◆ Görev listesi ◆
[1] Okmeydanı metnine göre kentsel dönüşüm kapsamında kaç binanın yıkılması gerekiyormuş?
[2] Okmeydanı metninde "Manhattan denilen, şimdi" sözcüklerinden başlayıp "pahasına satıp kaçtılar." sözcükleri de dahil olmak üzere uzanan bölümü, "çeteler" yerine "gruplar" koyarak değiştirip yeniden yazın.
[3] Lütfen Okmeydanı metnini bıraktığı noktadan itibaren sürdürün.

◆ Alıntı ◆
··········
Bir süredir bunu düşünüyordum ki, bugün okuduğum bir haberle irkildim. Çünkü Okmeydanı 2Riskli bölge” ilan edilmiş. Binalar eski ve depreme dayanıksızmış. Bu nedenle “kentsel dönüşüm alanı” olarak belirlenmiş, 18 bin binanın yıkılması gerekiyormuş.
Bakın şimdi işin sırrı çözülüyor sanki. Bu taktik 100 yıl kadar önce Amerika’da New York’ta uygulanan bir taktikti.

New York örneği mi?

Manhattan denilen, şimdi dünyanın en yüksek gökdelenlerinin en lüks yaşam alanlarının bulunduğu adada o zamanlar herkesin kendine göre yaptığı evler ve mahalleler vardı. Buraları yeniden inşa etmek ve bundan çok büyük paralar kazanmak isteyenler evleri satın almakta zorluk çekince başka bir yol bulmuşlardı.
Mahallelerde çeteler oluşturuldu. Sonra bu çeteler arasında savaş çıkarıldı. Derken işin içine polis de karıştı. Hergün kan döküldü, her gün silahlı olaylar yaşandı. Bu süreçte “Bu mahallede oturulmaz artık, can güvenliğimiz, huzurumuz yok” diyenler birer birer evlerini yok pahasına satıp kaçtılar.
··········
◆ Kaynak bilgileri ◆

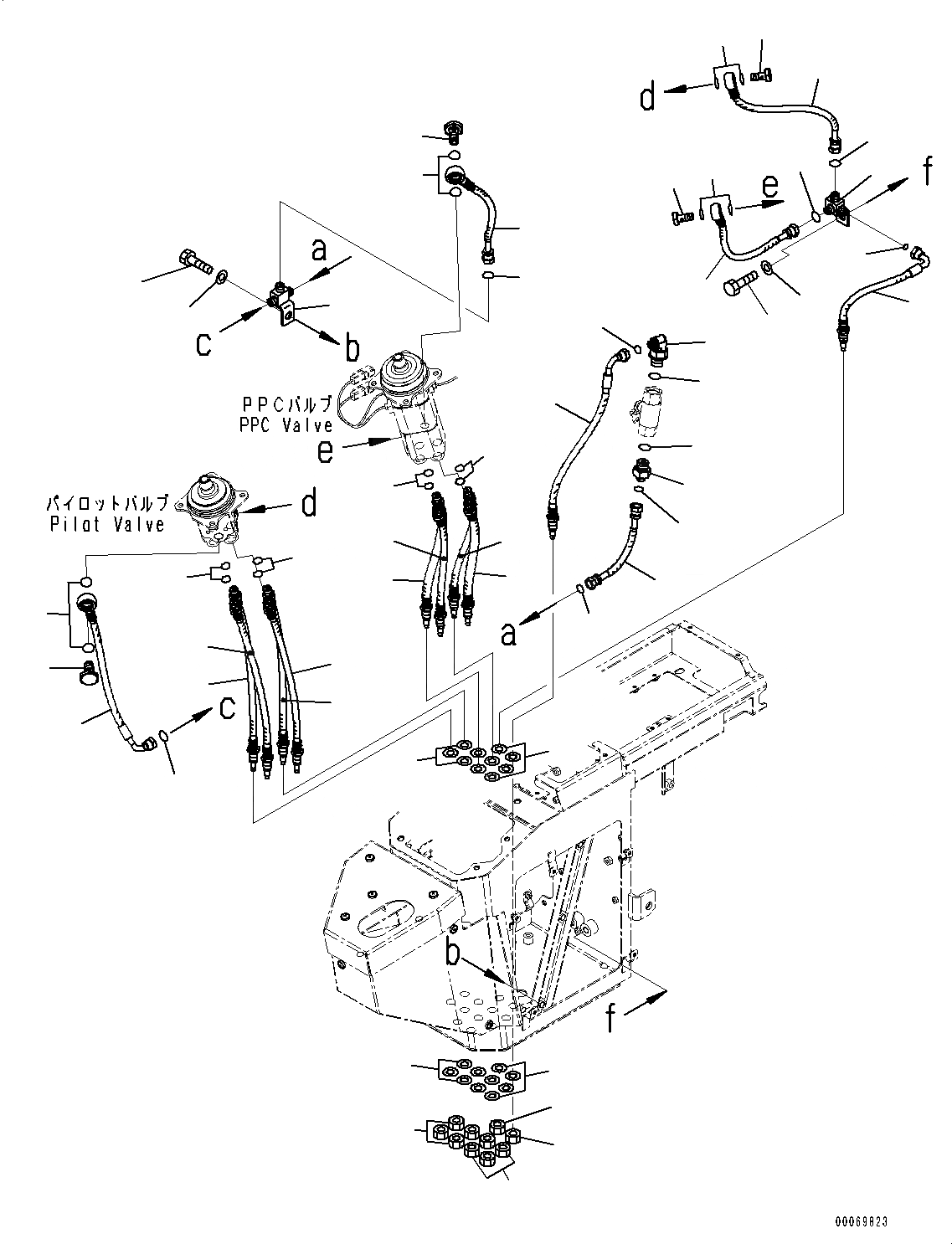 d

e

f

a

c

b

PPCバルブ
PPC Valve

e

パイロットバルブ
Pilot Valve

d

a

c

b

f

00069823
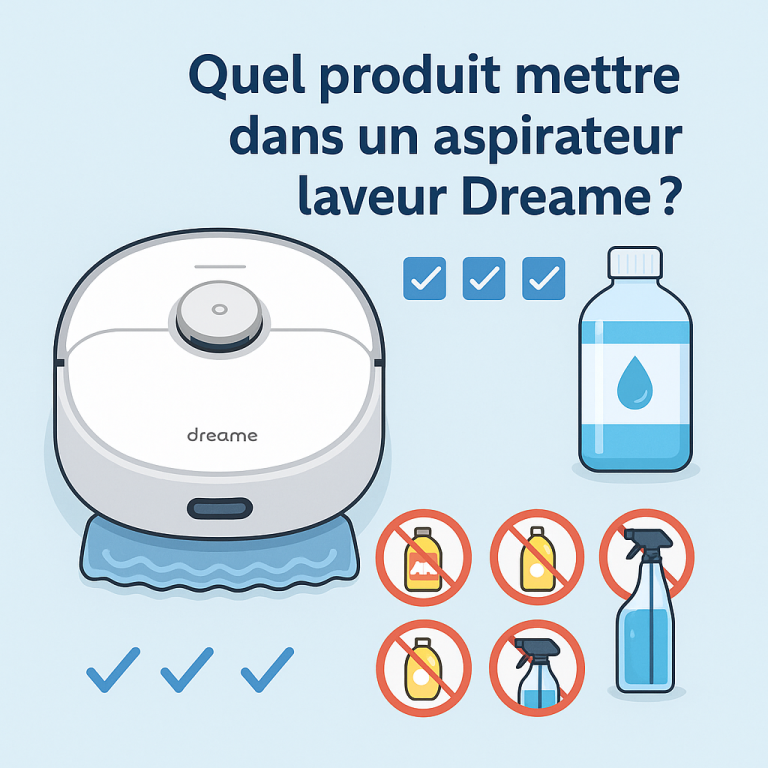 Quel produit mettre dans un aspirateur laveur Dreame ?

dreame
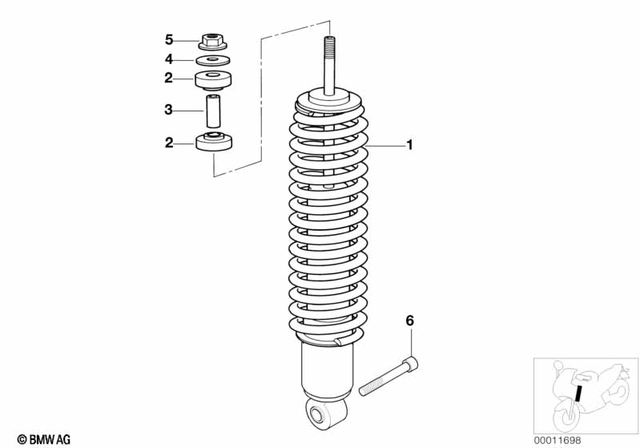 5
4
2
3
2
1
6
© BMW AG
00011698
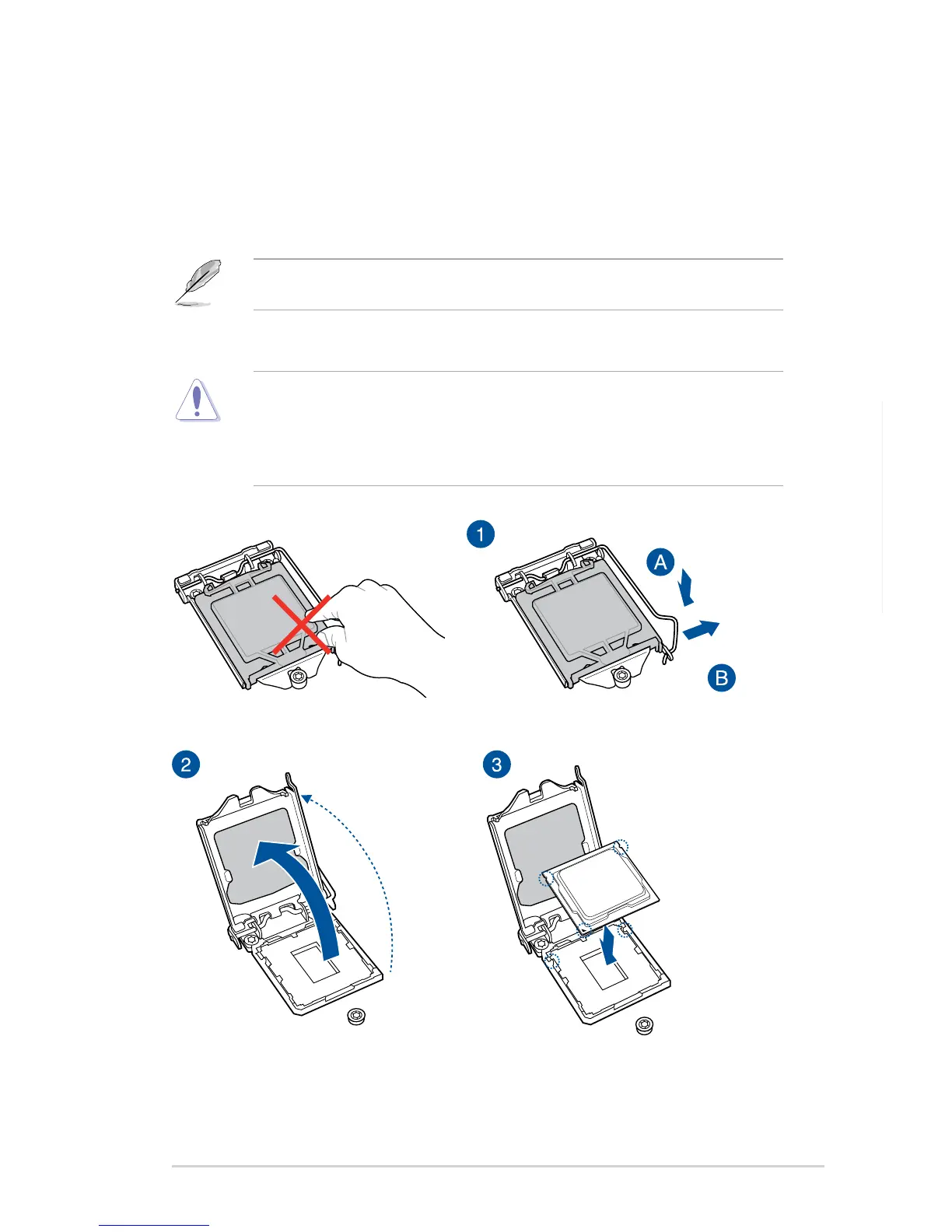 1

A

B

2

3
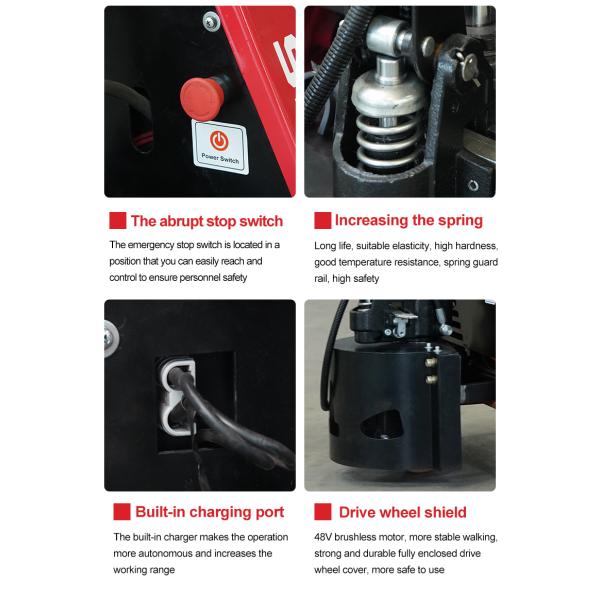 Power Switch

The abrupt stop switch

The emergency stop switch is located in a position that you can easily reach and control to ensure personnel safety

Increasing the spring

Long life, suitable elasticity, high hardness, good temperature resistance, spring guard rail, high safety

Built-in charging port

The built-in charger makes the operation more autonomous and increases the working range

Drive wheel shield

48V brushless motor, more stable walking, strong and durable fully enclosed drive wheel cover, more safe to use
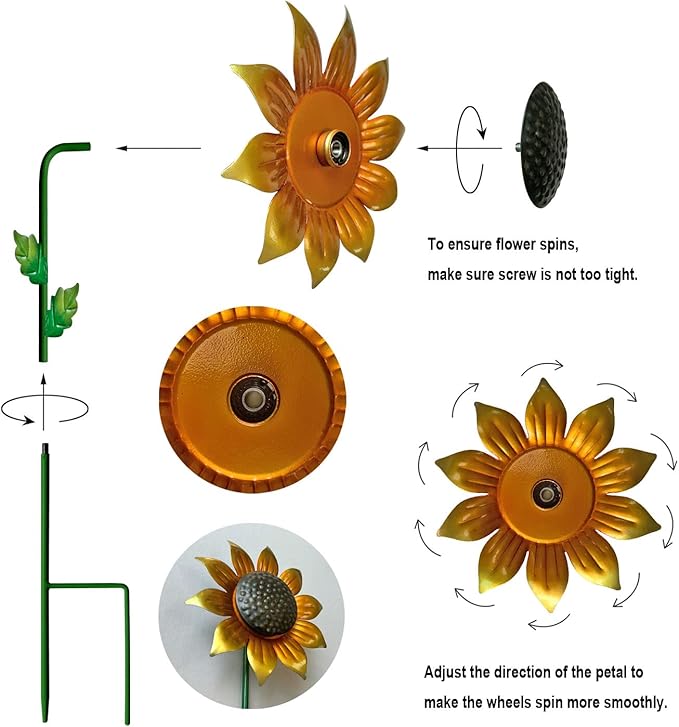 To ensure flower spins,
make sure screw is not too tight.

Adjust the direction of the petal to
make the wheels spin more smoothly.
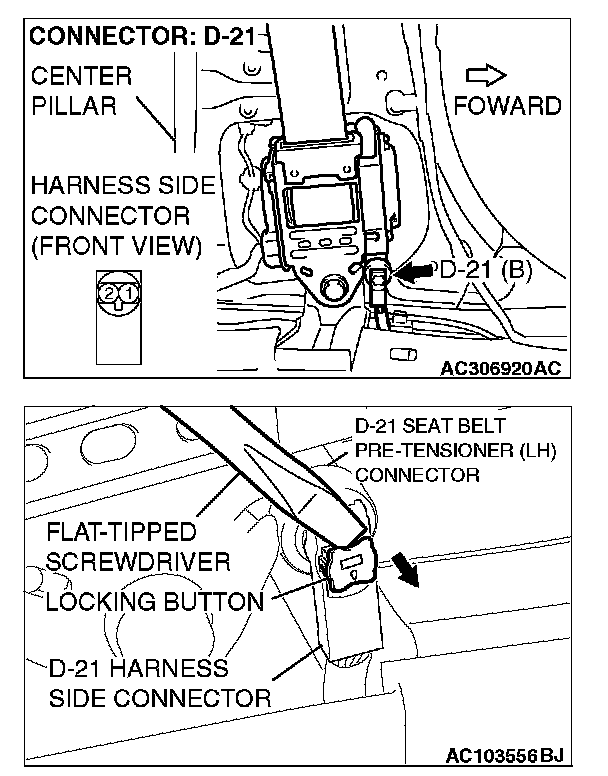 CONNECTOR: D-21
CENTER PILLAR
FOWARD
HARNESS SIDE CONNECTOR (FRONT VIEW)
2 1
D-21 (B)
AC306920AC

D-21 SEAT BELT PRE-TENSIONER (LH) CONNECTOR
FLAT-TIPPED SCREWDRIVER
LOCKING BUTTON
D-21 HARNESS SIDE CONNECTOR
AC103556BJ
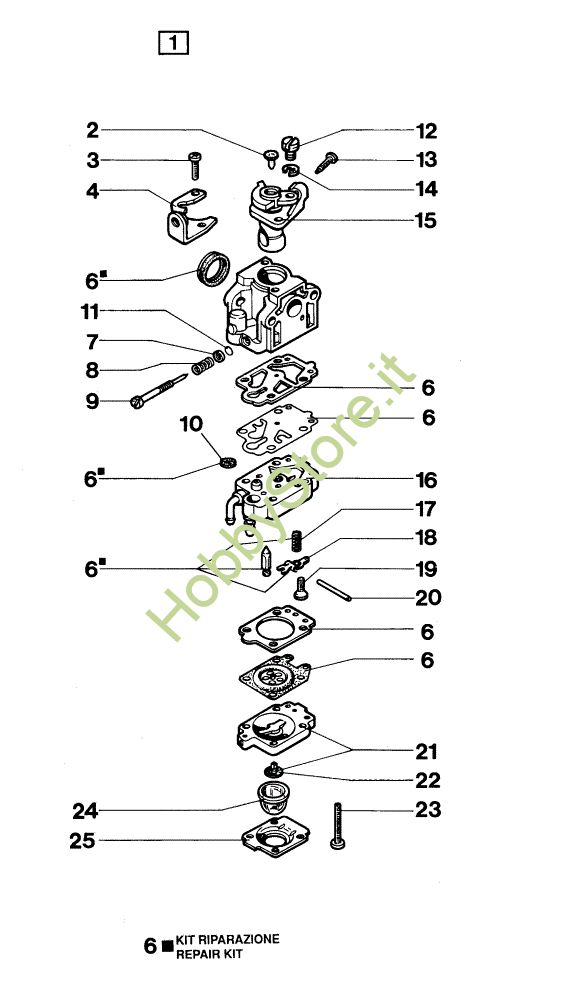 1

2
3
4
6■
11
7
8
9
10
6■
6■
24
25

12
13
14
15
6
6
16
17
18
19
20
6
6
21
22
23

HobbyStore.it

6 ■ KIT RIPARAZIONE
REPAIR KIT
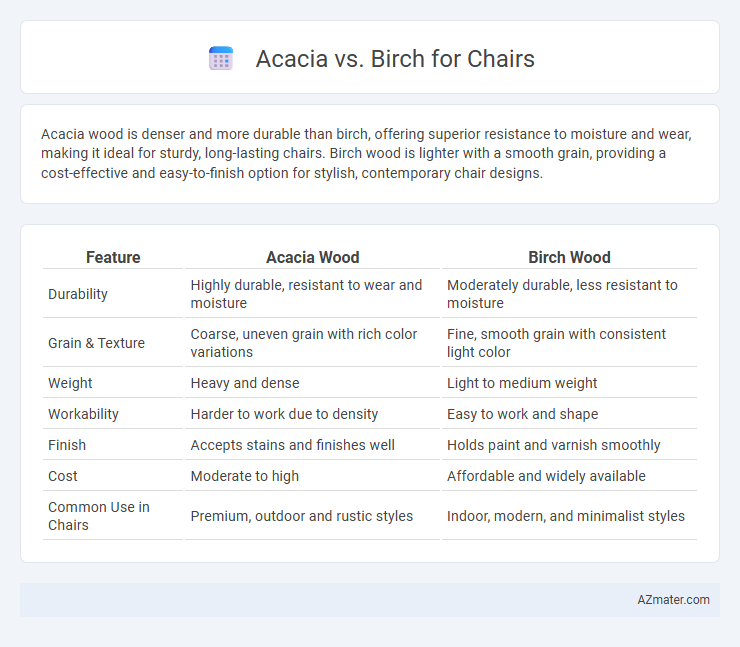 Acacia vs. Birch for Chairs

Acacia wood is denser and more durable than birch, offering superior resistance to moisture and wear, making it ideal for sturdy, long-lasting chairs. Birch wood is lighter with a smooth grain, providing a cost-effective and easy-to-finish option for stylish, contemporary chair designs.

| Feature | Acacia Wood | Birch Wood |
|---|---|---|
| Durability | Highly durable, resistant to wear and moisture | Moderately durable, less resistant to moisture |
| Grain & Texture | Coarse, uneven grain with rich color variations | Fine, smooth grain with consistent light color |
| Weight | Heavy and dense | Light to medium weight |
| Workability | Harder to work due to density | Easy to work and shape |
| Finish | Accepts stains and finishes well | Holds paint and varnish smoothly |
| Cost | Moderate to high | Affordable and widely available |
| Common Use in Chairs | Premium, outdoor and rustic styles | Indoor, modern, and minimalist styles |

AZmater.com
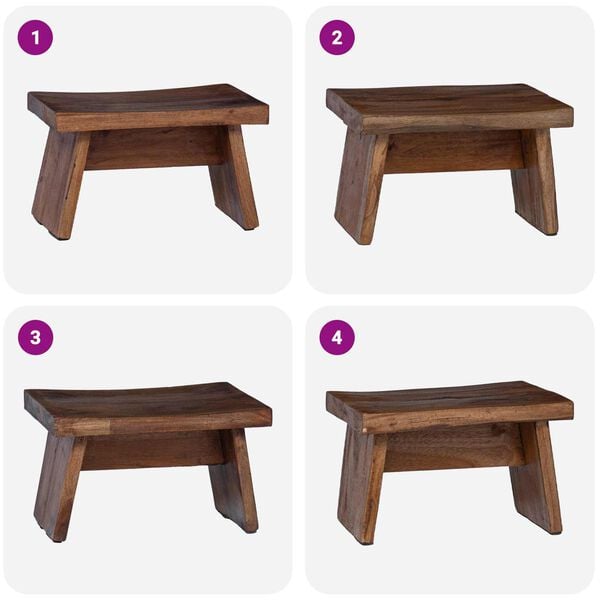 1

2

3

4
··········
◆ Yanıtlar ◆
[1] 18 bin binanın yıkılması gerekiyormuş.

[2]
Manhattan denilen, şimdi dünyanın en yüksek gökdelenlerinin en lüks yaşam alanlarının bulunduğu adada o zamanlar herkesin kendine göre yaptığı evler ve mahalleler vardı. Buraları yeniden inşa etmek ve bundan çok büyük paralar kazanmak isteyenler evleri satın almakta zorluk çekince başka bir yol bulmuşlardı.
Mahallelerde gruplar oluşturuldu. Sonra bu gruplar arasında savaş çıkarıldı. Derken işin içine polis de karıştı. Hergün kan döküldü, her gün silahlı olaylar yaşandı. Bu süreçte “Bu mahallede oturulmaz artık, can güvenliğimiz, huzurumuz yok” diyenler birer birer evlerini yok pahasına satıp kaçtılar.

[3]
Kalanlar için da daha sonra kanunlar çıkarıldı ve evler boşaltılıp yıkıldı, yerlerine şimdiki o gökdelenler lüks yaşam alanları yapıldı. Manhattan şu anda dünyanın en pahalı bölgesi.

Taşınan taşınana

Sanki Okmeydanı’nda uygulanan taktik de bu. Bir emlakçı tanıdığıma sordum, Okmeydanı bölgesinden son birkaç yıl içinde yüzlerce aile taşınmış, evlerini, ki çoğunun zaten resmi tapusu da yok, ucuz fiyatlarla satıp gitmişler.
Yani diyeceğim, bazen terör örgütlerinin savaş alanı gibi görünen yerler için aslında birilerinin çok başka planları vardır ve hiç kimseye sezdirmeden bu planlarını uygularlar. Üstelik bunu yaparken siyasi iktidar da kendine hay çıkarır.
Okmeydanı’nda bugün ilan edilen kararla son yıllardaki terör eylemlerini üst üste koyup tekrar düşünün derim.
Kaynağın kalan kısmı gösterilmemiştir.